Exercise instructions
Images stay out. Everything else in the records is repeated exactly.

Extracted information

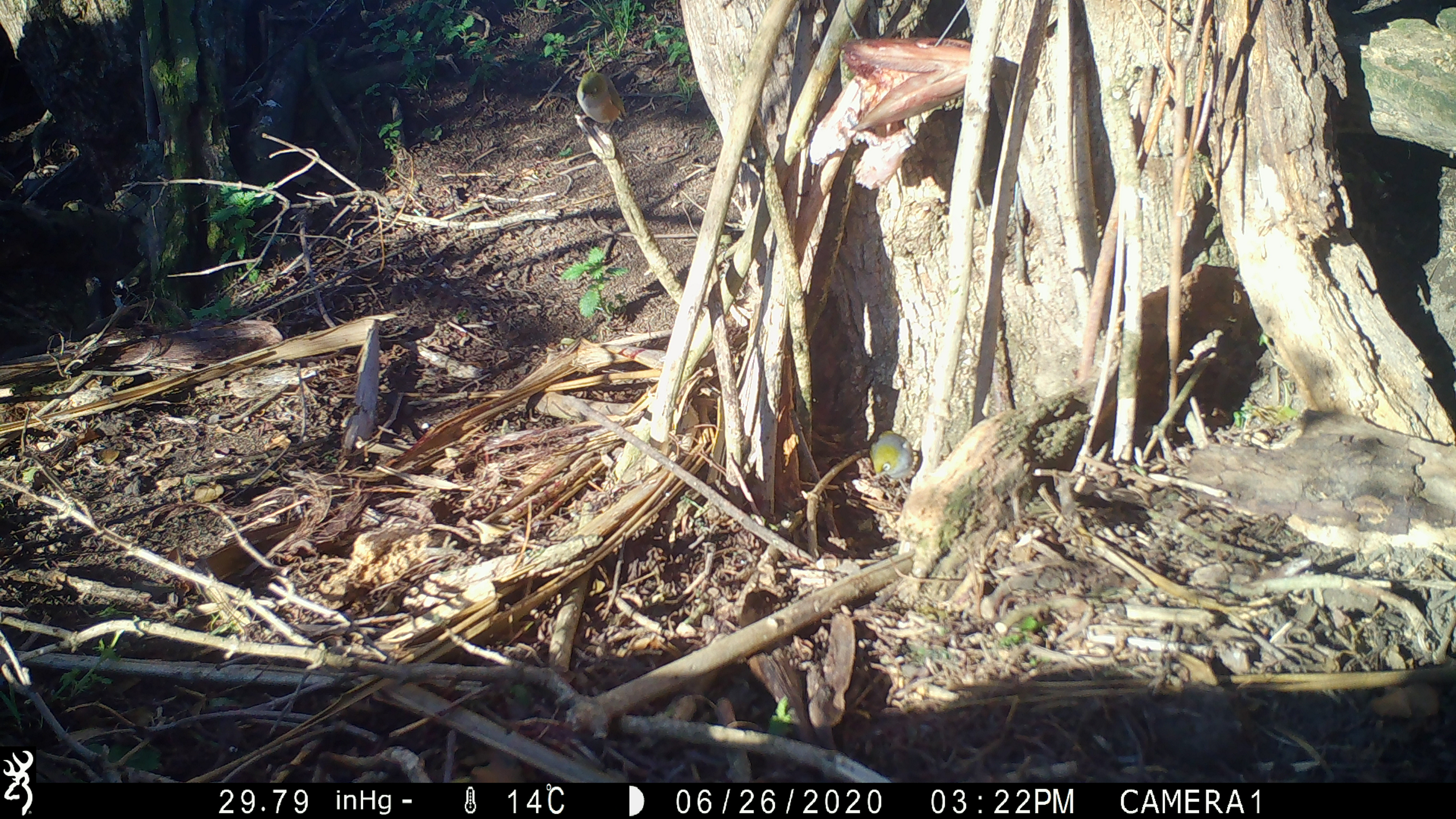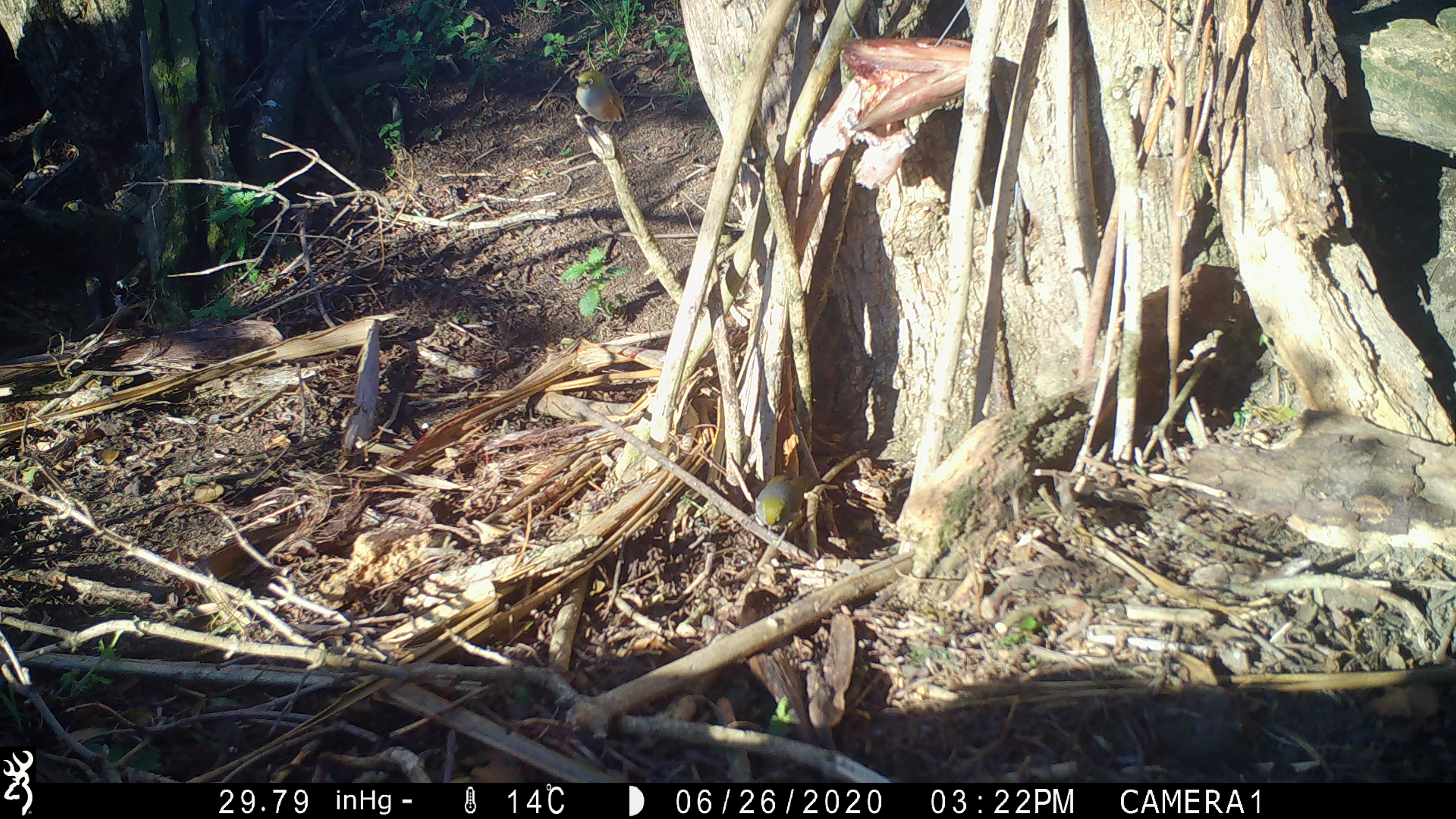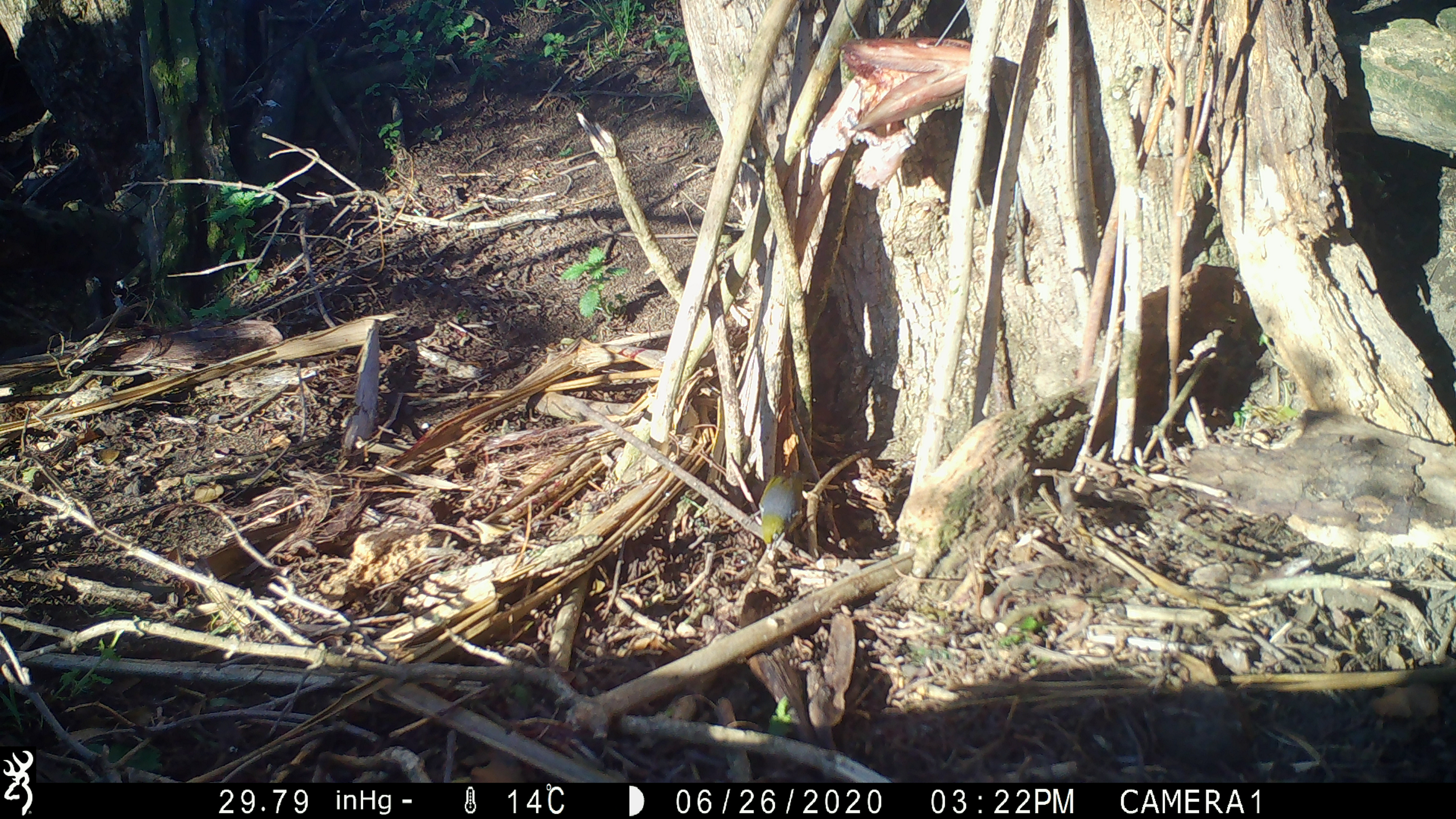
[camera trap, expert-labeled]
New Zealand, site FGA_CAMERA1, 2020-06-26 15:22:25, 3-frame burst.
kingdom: Animalia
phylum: Chordata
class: Aves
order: Passeriformes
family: Zosteropidae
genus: Zosterops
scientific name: Zosterops lateralis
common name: silvereye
Silvereye (Zosterops lateralis).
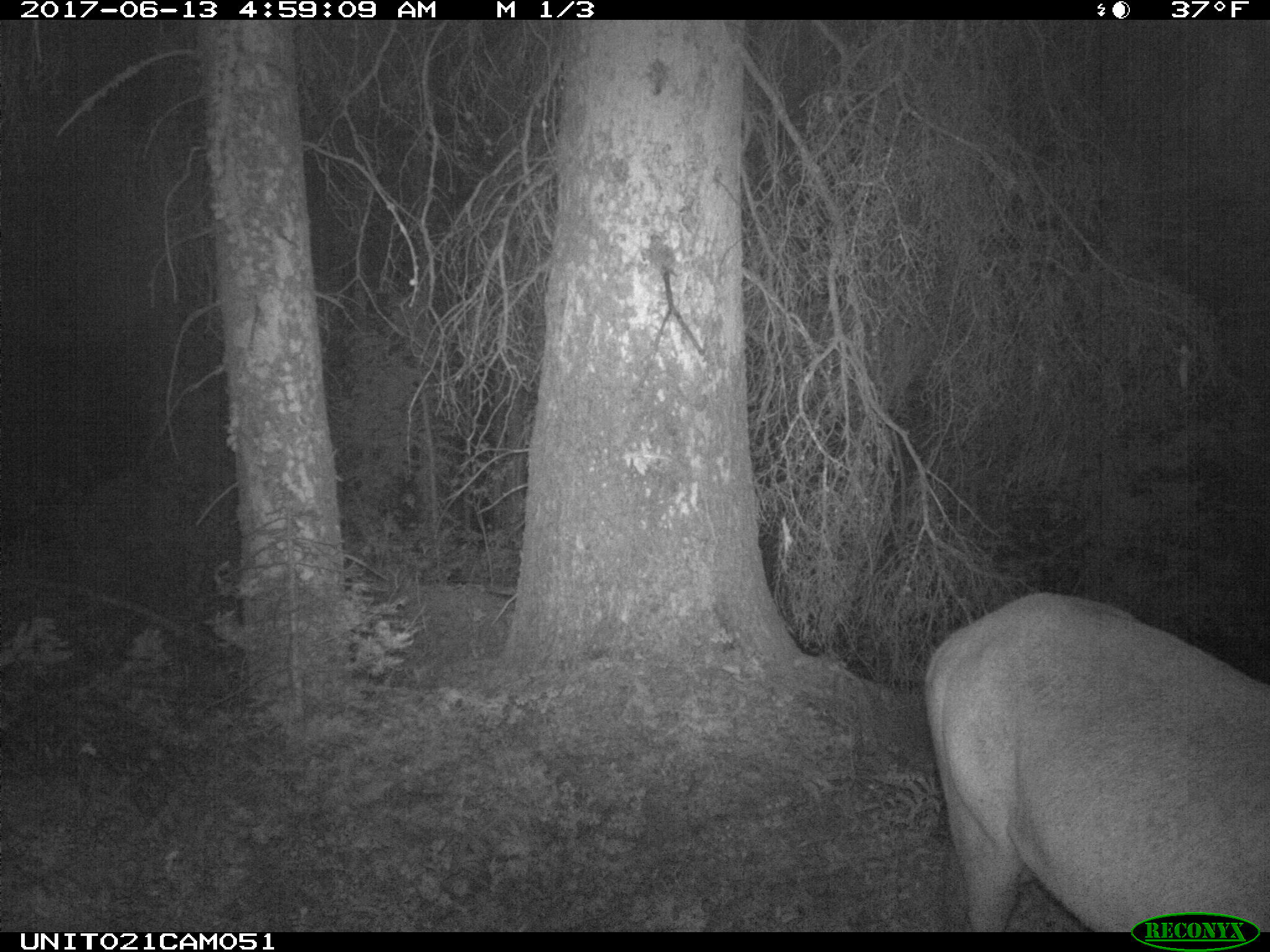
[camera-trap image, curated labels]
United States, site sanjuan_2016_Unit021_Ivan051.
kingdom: Animalia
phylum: Chordata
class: Mammalia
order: Artiodactyla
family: Cervidae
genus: Cervus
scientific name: Cervus elaphus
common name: red deer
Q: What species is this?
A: Cervus elaphus (red deer).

Solved problem
[camera trap, expert-labeled]
New Zealand, site FGA_CAMERA1, 2020-06-26 15:22:25, 3-frame burst.
kingdom: Animalia
phylum: Chordata
class: Aves
order: Passeriformes
family: Zosteropidae
genus: Zosterops
scientific name: Zosterops lateralis
common name: silvereye
Silvereye (Zosterops lateralis).
[camera-trap image, curated labels]
United States, site sanjuan_2016_Unit021_Ivan051.
kingdom: Animalia
phylum: Chordata
class: Mammalia
order: Artiodactyla
family: Cervidae
genus: Cervus
scientific name: Cervus elaphus
common name: red deer
Q: What species is this?
A: Cervus elaphus (red deer).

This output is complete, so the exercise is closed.